(Berlin) “As a Franco-Senegalese and Afro-descendant filmmaker, I have chosen to be one of those who refuse to forget, who refuse amnesia,” declared filmmaker Mati Diop on Saturday evening, receiving the Golden Bear of the 74e Berlinale. His film Dahomey follows another documentary, On the Adamant by Frenchman Nicolas Philibert, who received the most prestigious prize at the Berlin Film Festival last year.

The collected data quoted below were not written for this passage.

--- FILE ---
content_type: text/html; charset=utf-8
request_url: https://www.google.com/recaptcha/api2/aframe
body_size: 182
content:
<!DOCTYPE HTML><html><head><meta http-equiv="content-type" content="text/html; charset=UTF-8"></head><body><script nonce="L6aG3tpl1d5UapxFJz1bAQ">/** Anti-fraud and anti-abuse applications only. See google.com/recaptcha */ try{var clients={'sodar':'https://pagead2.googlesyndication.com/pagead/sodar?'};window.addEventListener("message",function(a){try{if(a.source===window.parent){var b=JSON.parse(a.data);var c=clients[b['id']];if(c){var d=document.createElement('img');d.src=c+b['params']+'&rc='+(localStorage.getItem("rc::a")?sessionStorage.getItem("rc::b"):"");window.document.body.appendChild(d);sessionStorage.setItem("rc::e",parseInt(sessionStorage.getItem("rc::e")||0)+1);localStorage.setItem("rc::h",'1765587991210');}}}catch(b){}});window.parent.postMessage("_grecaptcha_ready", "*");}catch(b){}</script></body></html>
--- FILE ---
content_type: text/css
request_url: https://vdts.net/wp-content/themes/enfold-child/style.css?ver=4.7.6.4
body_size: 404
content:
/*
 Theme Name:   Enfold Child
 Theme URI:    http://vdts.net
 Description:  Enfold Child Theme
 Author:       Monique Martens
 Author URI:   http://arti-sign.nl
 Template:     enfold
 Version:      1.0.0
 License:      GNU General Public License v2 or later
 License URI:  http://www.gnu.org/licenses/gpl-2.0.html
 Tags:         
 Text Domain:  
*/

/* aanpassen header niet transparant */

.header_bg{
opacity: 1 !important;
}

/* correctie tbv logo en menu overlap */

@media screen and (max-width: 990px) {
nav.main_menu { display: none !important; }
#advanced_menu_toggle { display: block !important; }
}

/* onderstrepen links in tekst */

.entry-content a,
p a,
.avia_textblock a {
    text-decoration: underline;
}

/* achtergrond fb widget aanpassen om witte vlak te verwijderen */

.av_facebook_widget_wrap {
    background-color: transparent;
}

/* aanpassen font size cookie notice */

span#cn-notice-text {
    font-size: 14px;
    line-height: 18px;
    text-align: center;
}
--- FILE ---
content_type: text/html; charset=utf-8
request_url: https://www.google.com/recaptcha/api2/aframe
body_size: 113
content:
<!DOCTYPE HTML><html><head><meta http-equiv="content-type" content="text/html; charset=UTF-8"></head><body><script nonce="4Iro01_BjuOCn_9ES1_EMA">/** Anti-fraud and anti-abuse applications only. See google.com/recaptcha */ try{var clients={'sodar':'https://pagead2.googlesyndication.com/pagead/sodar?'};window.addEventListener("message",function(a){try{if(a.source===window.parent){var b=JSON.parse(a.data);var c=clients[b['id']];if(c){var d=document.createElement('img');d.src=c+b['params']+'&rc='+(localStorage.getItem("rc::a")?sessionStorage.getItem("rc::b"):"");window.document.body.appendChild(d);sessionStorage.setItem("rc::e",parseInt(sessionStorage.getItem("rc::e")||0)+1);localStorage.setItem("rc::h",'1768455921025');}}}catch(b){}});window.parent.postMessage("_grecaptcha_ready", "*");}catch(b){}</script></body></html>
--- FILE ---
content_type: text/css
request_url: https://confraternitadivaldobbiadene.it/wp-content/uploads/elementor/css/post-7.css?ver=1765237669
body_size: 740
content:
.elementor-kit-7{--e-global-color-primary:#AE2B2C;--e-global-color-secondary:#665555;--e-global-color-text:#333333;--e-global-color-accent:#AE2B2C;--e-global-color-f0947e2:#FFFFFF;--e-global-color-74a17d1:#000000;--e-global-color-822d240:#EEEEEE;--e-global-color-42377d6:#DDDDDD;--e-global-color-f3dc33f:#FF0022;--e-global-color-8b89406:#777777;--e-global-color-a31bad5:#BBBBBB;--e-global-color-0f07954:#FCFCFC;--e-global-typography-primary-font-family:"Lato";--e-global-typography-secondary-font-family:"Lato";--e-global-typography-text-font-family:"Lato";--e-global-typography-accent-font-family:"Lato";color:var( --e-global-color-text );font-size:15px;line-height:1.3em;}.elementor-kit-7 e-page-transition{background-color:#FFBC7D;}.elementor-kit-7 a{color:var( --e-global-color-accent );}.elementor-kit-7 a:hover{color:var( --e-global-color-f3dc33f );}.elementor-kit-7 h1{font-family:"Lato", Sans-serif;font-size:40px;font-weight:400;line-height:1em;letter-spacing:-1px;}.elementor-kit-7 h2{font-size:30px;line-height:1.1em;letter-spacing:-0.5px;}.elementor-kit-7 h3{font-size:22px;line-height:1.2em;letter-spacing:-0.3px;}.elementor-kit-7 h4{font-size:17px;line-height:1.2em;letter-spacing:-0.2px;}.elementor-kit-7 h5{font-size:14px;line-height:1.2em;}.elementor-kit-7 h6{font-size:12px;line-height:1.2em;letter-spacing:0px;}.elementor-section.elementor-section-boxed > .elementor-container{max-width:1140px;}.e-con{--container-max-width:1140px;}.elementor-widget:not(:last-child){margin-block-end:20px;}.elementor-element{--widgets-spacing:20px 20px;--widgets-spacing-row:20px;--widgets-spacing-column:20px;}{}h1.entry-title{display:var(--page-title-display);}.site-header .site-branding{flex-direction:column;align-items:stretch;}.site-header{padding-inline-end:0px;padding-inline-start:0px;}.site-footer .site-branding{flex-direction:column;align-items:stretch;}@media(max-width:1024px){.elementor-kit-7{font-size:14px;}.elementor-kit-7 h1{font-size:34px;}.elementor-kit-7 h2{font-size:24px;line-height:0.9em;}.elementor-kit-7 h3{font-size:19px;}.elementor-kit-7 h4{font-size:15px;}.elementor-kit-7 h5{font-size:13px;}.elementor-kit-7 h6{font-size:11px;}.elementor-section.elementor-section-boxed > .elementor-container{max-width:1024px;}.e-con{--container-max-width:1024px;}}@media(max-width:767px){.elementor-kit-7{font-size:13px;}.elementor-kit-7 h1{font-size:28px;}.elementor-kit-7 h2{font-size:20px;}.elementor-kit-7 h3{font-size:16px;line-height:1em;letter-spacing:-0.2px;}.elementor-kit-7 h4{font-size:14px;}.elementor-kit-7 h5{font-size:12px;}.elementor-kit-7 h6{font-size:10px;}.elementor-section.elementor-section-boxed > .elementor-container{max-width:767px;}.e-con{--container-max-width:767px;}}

The jury chaired by Mexican-Kenyan actress Lupita Nyong’o unanimously approved this fascinating documentary which focuses on the restitution by France to Benin, in 2021, of 26 works of royal treasures from Dahomey looted in the 19th century.e century. An impressionist film with supernatural overtones, likeAtlanticthe first feature film by Mati Diop which won the Grand Jury Prize at the Cannes Film Festival in 2019.
It is in the metaphysical questioning of the souls liberated from these uprooted sculptures and in that, very concrete, of the students of the University of Abomey that this atypical documentary finds its full meaning.
Only 26 works, out of 7,000 looted, were returned. Is this an insult or the beginning of reparation? The question haunts this powerful film, barely an hour long, on colonization and its impact on the deculturation of African populations.
Mati Diop, 41, took advantage of his platform to show his solidarity with the Palestinian people, imitating several winners and presenters of the closing ceremony, in a context where Germany unconditionally supports Israel. The words “apartheid” and “genocide” were uttered several times, while the festival’s outgoing co-director, Mariëtte Rissenbeek, once again avoided calling for a ceasefire.
The Silver Bear for the Grand Jury Prize was awarded to Korean filmmaker Hong Sang-soo for A Traveler’s Needs, which stars Isabelle Huppert in the role of a tourist and evanescent seductress who improvises as a French teacher in Seoul. “I would be curious to know what you found in this film. It’s too much ! », declared this iconoclast, making the jury burst into laughter.
Even more offbeat, in his thanks and on screen, the Frenchman Bruno Dumont and his parody of Star Wars, The empire, were crowned with the Silver Bear of the Jury Prize. This crazy comedy, set in the north of France, deliberately combines professional and non-professional actors with very little talent. Dumont makes fun of the Manichaeism of science fiction films and it’s very nice, but his Star Wars among the Ch’tis runs out of steam by trying to reach new heights of absurdity.
Emily Watson won the new gender neutral award for Best Supporting Performance for Small Things Like These by Tim Mielants. I found her a little caricatured in her role as mother superior with an iron fist, who appears to be tyrannical and intransigent despite her exterior mercy. It was not his playmate, Cillian Murphy, who won the Silver Bear for Best Performance in a Leading Role. He would have deserved it though.
“For a little guy born in Romania, it’s a great honor,” said Sebastian Stan (the Winter Soldier of the series Avengers), who won the prize for A Different Man by Aaron Schimberg. The role of a severely disabled man who undergoes experimental facial reconstruction surgery and whose life is turned upside down, for better and for worse.
Matthias Glasner won the Best Screenplay Award for SterbenNelson Carlo of Los Santos Arias won Best Director for Pepeand Martin Gschlacht, that of the best artistic contribution for the photo direction of The Devil’s Bath.
Where we come from, the very poetic first feature film by Montrealer Meryam Joobeur, did not find a place on the charts. On the other hand, Montrealer Oksana Karpovich received a special mention from the ecumenical jury, Saturday afternoon, for the disturbing documentary Intercepted.
Accommodation costs were paid by the Berlinale and by Telefilm Canada.